Why don't you just say "יהיה מעונן מחר"?


----------



## bazq

sawyeric1 said:


> Why don't you just say "יהיה מעונן מחר"?



You can.
It still means "*It* is going to be cloudy tomorrow", not "Tomorrow will be cloudy".


----------



## sawyeric1

Actually, it means "it *will be* cloudy tomorrow"

So which placement of מחר is more common?


----------



## Drink

sawyeric1 said:


> Actually, it means "it *will be* cloudy tomorrow"



What's the difference?


----------



## sawyeric1

'Will' or 'be going to'?


----------



## Drink

Those are subtle, context-dependent distinctions. We don't have a well-defined context, so there is no basis to prefer one over the other.


----------



## sawyeric1

יהיה is the masculine future tense form for the verb "to be" in Hebrew. הולך is the present tense form that means "is going"


----------



## Drink

That's an approximation. It's a bad assumption that their usages are always equivalent.


----------



## sawyeric1

You're welcome to prove it with example sentences


----------



## Drink

You already have the example sentence here in this thread.
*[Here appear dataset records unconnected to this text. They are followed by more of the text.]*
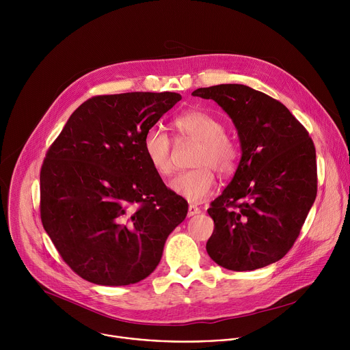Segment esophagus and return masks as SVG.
I'll use <instances>...</instances> for the list:
<instances>
[{"instance_id":"obj_1","label":"esophagus","mask_w":350,"mask_h":350,"mask_svg":"<svg viewBox=\"0 0 350 350\" xmlns=\"http://www.w3.org/2000/svg\"><path fill=\"white\" fill-rule=\"evenodd\" d=\"M199 212H201V209H199L196 205H189V206H188V217L195 216V215H198Z\"/></svg>"}]
</instances>
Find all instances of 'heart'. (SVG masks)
Returning a JSON list of instances; mask_svg holds the SVG:
<instances>
[{"mask_svg":"<svg viewBox=\"0 0 350 350\" xmlns=\"http://www.w3.org/2000/svg\"><path fill=\"white\" fill-rule=\"evenodd\" d=\"M181 137L198 141L192 170L178 173L169 184L170 189L189 202L209 196L216 185V170L220 176L231 174L239 159L237 141L224 131V123L205 111H189L174 120ZM146 162L159 176H169L172 165V142L158 126L149 127L142 138Z\"/></svg>","mask_w":350,"mask_h":350,"instance_id":"1","label":"heart"}]
</instances>
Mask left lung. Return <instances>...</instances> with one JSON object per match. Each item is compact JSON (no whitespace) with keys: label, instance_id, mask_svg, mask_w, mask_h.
Wrapping results in <instances>:
<instances>
[{"label":"left lung","instance_id":"obj_1","mask_svg":"<svg viewBox=\"0 0 350 350\" xmlns=\"http://www.w3.org/2000/svg\"><path fill=\"white\" fill-rule=\"evenodd\" d=\"M231 118L241 161L208 209L215 230L206 251L219 266L246 271L282 259L317 195L316 148L306 129L277 99L243 84L198 88Z\"/></svg>","mask_w":350,"mask_h":350}]
</instances>
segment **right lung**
Here are the masks:
<instances>
[{"label": "right lung", "mask_w": 350, "mask_h": 350, "mask_svg": "<svg viewBox=\"0 0 350 350\" xmlns=\"http://www.w3.org/2000/svg\"><path fill=\"white\" fill-rule=\"evenodd\" d=\"M181 99L124 92L87 99L49 146L40 172L44 230L81 278L120 286L151 274L188 204L149 166L145 131Z\"/></svg>", "instance_id": "right-lung-1"}]
</instances>
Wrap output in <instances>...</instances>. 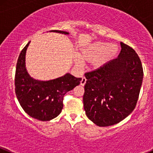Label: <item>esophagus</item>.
Segmentation results:
<instances>
[{
	"instance_id": "34e87169",
	"label": "esophagus",
	"mask_w": 153,
	"mask_h": 153,
	"mask_svg": "<svg viewBox=\"0 0 153 153\" xmlns=\"http://www.w3.org/2000/svg\"><path fill=\"white\" fill-rule=\"evenodd\" d=\"M85 83H86V78L83 77V78H82V80H80V85H84L85 84Z\"/></svg>"
}]
</instances>
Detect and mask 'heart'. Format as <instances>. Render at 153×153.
<instances>
[{"label":"heart","instance_id":"b5f03b06","mask_svg":"<svg viewBox=\"0 0 153 153\" xmlns=\"http://www.w3.org/2000/svg\"><path fill=\"white\" fill-rule=\"evenodd\" d=\"M117 51L118 47L116 44L108 45L104 42H95L80 49L79 58H75V62L77 66H80L81 61L92 62L94 68H101L117 54Z\"/></svg>","mask_w":153,"mask_h":153}]
</instances>
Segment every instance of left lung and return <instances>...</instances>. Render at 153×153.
<instances>
[{
    "mask_svg": "<svg viewBox=\"0 0 153 153\" xmlns=\"http://www.w3.org/2000/svg\"><path fill=\"white\" fill-rule=\"evenodd\" d=\"M116 59L101 68L85 73L83 107L85 115L99 126L115 125L131 113L137 105L143 80L138 54L120 42Z\"/></svg>",
    "mask_w": 153,
    "mask_h": 153,
    "instance_id": "obj_1",
    "label": "left lung"
}]
</instances>
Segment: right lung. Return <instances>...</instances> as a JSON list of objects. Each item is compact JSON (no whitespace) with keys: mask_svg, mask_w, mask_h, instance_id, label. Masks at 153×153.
Instances as JSON below:
<instances>
[{"mask_svg":"<svg viewBox=\"0 0 153 153\" xmlns=\"http://www.w3.org/2000/svg\"><path fill=\"white\" fill-rule=\"evenodd\" d=\"M51 32L68 35L62 30ZM30 42L22 50L15 73V93L20 105L30 117L48 121L57 117L63 108V97L67 92L80 84L81 78L67 73L56 79L36 80L28 74L25 67V54Z\"/></svg>","mask_w":153,"mask_h":153,"instance_id":"1","label":"right lung"}]
</instances>
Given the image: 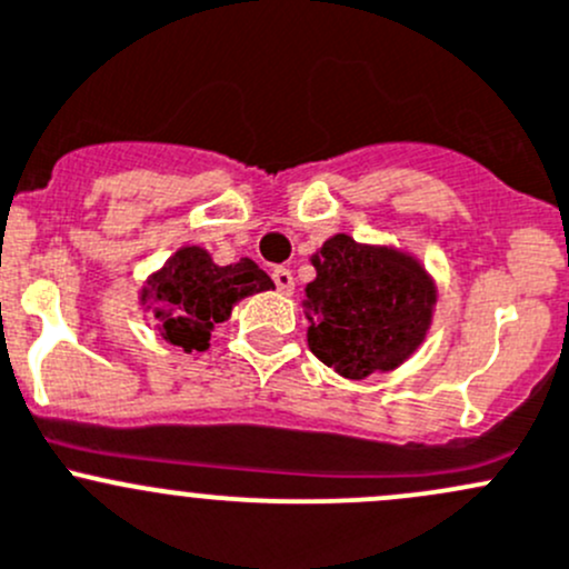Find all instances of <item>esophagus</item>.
<instances>
[{"instance_id": "1", "label": "esophagus", "mask_w": 569, "mask_h": 569, "mask_svg": "<svg viewBox=\"0 0 569 569\" xmlns=\"http://www.w3.org/2000/svg\"><path fill=\"white\" fill-rule=\"evenodd\" d=\"M272 280H274V286H278L280 295H291V291H295V278H291L289 269H283V267L272 269Z\"/></svg>"}]
</instances>
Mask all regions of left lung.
<instances>
[{"label":"left lung","mask_w":569,"mask_h":569,"mask_svg":"<svg viewBox=\"0 0 569 569\" xmlns=\"http://www.w3.org/2000/svg\"><path fill=\"white\" fill-rule=\"evenodd\" d=\"M313 267L302 311L311 321L308 347L321 363L363 380L416 352L435 306V286L416 258L338 233L321 244Z\"/></svg>","instance_id":"8db88e82"}]
</instances>
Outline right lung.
I'll return each mask as SVG.
<instances>
[{"mask_svg": "<svg viewBox=\"0 0 569 569\" xmlns=\"http://www.w3.org/2000/svg\"><path fill=\"white\" fill-rule=\"evenodd\" d=\"M274 289L250 258L217 267L200 248L178 250L142 289V302L157 306L159 332L183 352H203L214 325L231 317L233 302Z\"/></svg>", "mask_w": 569, "mask_h": 569, "instance_id": "obj_1", "label": "right lung"}]
</instances>
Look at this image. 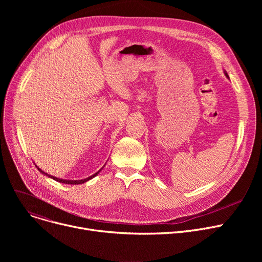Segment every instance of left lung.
<instances>
[{
    "label": "left lung",
    "instance_id": "1",
    "mask_svg": "<svg viewBox=\"0 0 262 262\" xmlns=\"http://www.w3.org/2000/svg\"><path fill=\"white\" fill-rule=\"evenodd\" d=\"M225 75H226V76H227V77H228V75H227V73H225Z\"/></svg>",
    "mask_w": 262,
    "mask_h": 262
}]
</instances>
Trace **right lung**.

You would never say in Hebrew "מחר הולך להיות מעונן", even though you can say "It's going to be cloudy tomorrow" in English.


----------



## amikama

Drink said:


> You would never say in Hebrew "מחר הולך להיות מעונן"


Never? 

(But you're right. That's just an approximation.)


----------



## sawyeric1

My tutor said "מחר הולך להיות מעונן" is perfectly fine



sawyeric1 said:


> יהיה is the masculine future tense form for the verb "to be" in Hebrew. הולך is the present tense form that means "is going"


True facts


----------



## utopia

Drink said:


> You already have the example sentence here in this thread.
> 
> You would never say in Hebrew "מחר הולך להיות מעונן", even though you can say "It's going to be cloudy tomorrow" in English.



Actually you can say that. When you know what's the weather is going to be, and you want to warn a friend or someone.


----------



## amikama

sawyeric1 said:


> True facts


I disagree. יהיה is not the exact equivalent of "will be" and הולך is not the exact equivalent of "is going". Both differ in usage, register and nuances.

English is a bad Hebrew teacher. Do not learn from it.


----------



## sawyeric1

I never said their usages were equivalent, so the "bad assumption" was not made by me

Did you miss the "disclaimer" that said "in Hebrew", Amikama?
When speaking in English, Hebrew words are defined using the English language  

Let's move on ...


sawyeric1 said:


> ... which placement of מחר is more common?


----------



## Drink

sawyeric1 said:


> I never said their usages were equivalent, so the "bad assumption" was not made by me



Yes you did:


sawyeric1 said:


> יהיה is the masculine future tense form for the verb "to be" in Hebrew. הולך is the present tense form that means "is going"


----------



## sawyeric1

Nope. Defining terms in English is different from claiming that those terms are used equivalently _in _English


----------



## Drink

Given the context, that's exactly what you were claiming:


bazq said:


> It still means "*It* is going to be cloudy tomorrow"





sawyeric1 said:


> Actually, it means "it *will be* cloudy tomorrow"


Just because "יהיה" was used doesn't mean that "will be" is a better translation than "is going to be".


----------



## sawyeric1

No, it can mean "it will be cloudy tomorrow" in Hebrew or English. A blanket statement about equivalency is not made by simply giving a translation


----------



## Drink

It could mean either "will be" or "is going to be". Your preference of the latter over the former is what is wrong.


----------



## sawyeric1

No, it's not wrong, Drink. You got it mixed up - latter is the second one, former is the first


----------



## Drink

Yes sorry, I mixed it up. My point still stands.


----------



## sawyeric1

Nope


----------